───── TEXT ─────

2018-04-23 Thread Glenn Linderman

On 4/23/2018 1:01 PM, Ethan Furman wrote:

On 04/22/2018 10:44 PM, Tim Peters wrote:

[Guido]
In reality there often are other conditions being applied to the 
match for
which `if expr as name` is inadequate. The simplest would be 
something like


   if ...:
   
   elif (m := re.match('(.*):(.*)', line)) and m.group(1) == 
m.group(2):

 

And the match() call may not even be the first thing to check -- 
e.g. we

could have

 elif line is not None and (m := re.match('(.*):(.*)', line)) 
and m.group(1) == m.group(2):


I find myself warming more to binding expressions the more I keep them
in mind while writing new code.  And I think it may be helpful to
continue showing real examples where they would help.

Today's example:  I happened to code this a few hours ago:

diff = x - x_base
if diff:
 g = gcd(diff, n)
 if g > 1:
 return g

It's not really hard to follow, but two levels of nesting "feels
excessive", as does using the names "diff" and "g" three times each.
It's _really_ an "and" test:  if the diff isn't 0 and gcd(diff, n) >
1, return the gcd.  That's how I _thought_ of it from the start.

Which this alternative expresses directly:

if (diff := x - x_base) and (g := gcd(diff, n)) > 1:
 return g


So I really like being able to make the assignment in the expression, 
but I have a really hard time parsing it with the name first.

───── STORED DATA ─────

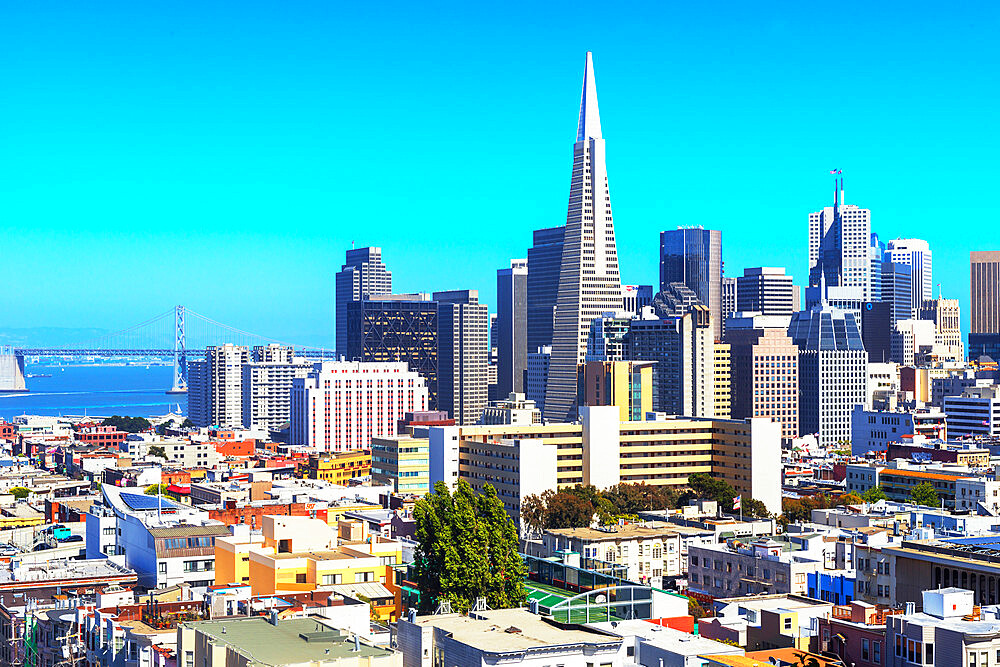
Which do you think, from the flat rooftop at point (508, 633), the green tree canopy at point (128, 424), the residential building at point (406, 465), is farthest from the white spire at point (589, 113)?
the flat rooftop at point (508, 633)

─────

§ **WRITTEN REQUEST 1**: In the mailing-list thread on assignment expressions, rewrite the paragraph beginning "It's not really hard to follow" as a short bulleted list that keeps its main points.
§ **WRITTEN REQUEST 2**: Extend the mailing-list thread on assignment expressions, picking up after its final sentence.

§ **EXERCISE OUTPUT 1**:
- The nested code is easy enough to follow, but two levels of nesting feel excessive.
- The names "diff" and "g" each appear three times.
- The logic is really an "and" test: if the diff isn't 0 and gcd(diff, n) > 1, return the gcd.
- That is how the writer thought of it from the start.

§ **EXERCISE OUTPUT 2**:
Attempting to read just the names first:

  if
    diff
  scan for ending right paren
  found
  and
 g
  scan for ending right paren
    oops, found opening left paren
    scan for ending right paren
    found
  resume scanning for final right paren
  found
 > 1:
 return g


Attempting to read expressions first:

  if
    x - x_base
  and
    gcd(diff, n)
  what's diff?
    scan backwards
  diff is x - x_base
    > 1:
    return g
  what's g?
    scan up and backwards
    g is gcd(diff, n)


Attempting to read interleaved:

  if
    skip diff
  x - x_base
  back to diff
    as diff
  and
    skip g
  gcd(diff, n)
  back to g
    as g
  > 1:
  return g


On the other hand, if it were using the "as" keyword:

if (x - xbase as diff) and (gcd(diff, n) as g) > 1:
    return g

I would parse as:

  if
    x - x_base
    as diff
  and
    gcd(diff, n)
    as g
  > 1:
  return g

For me at least, the last is much more readable.  Thinking about it 
some more, the problem (or maybe just my problem) is that I see an 
"if" or "while" and the I look for the thing that is True or False, 
and using the ":=" syntax the first thing I see is a placeholder for a 
result that doesn't exist yet, making me constantly scan backwards and 
forwards to put all the pieces in the correct place.


With "as", it just flows forwards.


You need to borrow the time machine, and get with those early 
mathematicians that first said:


Let x be the sum of y and z

and convince them that what they should have said was:

Let the sum of y and z be called x.

:)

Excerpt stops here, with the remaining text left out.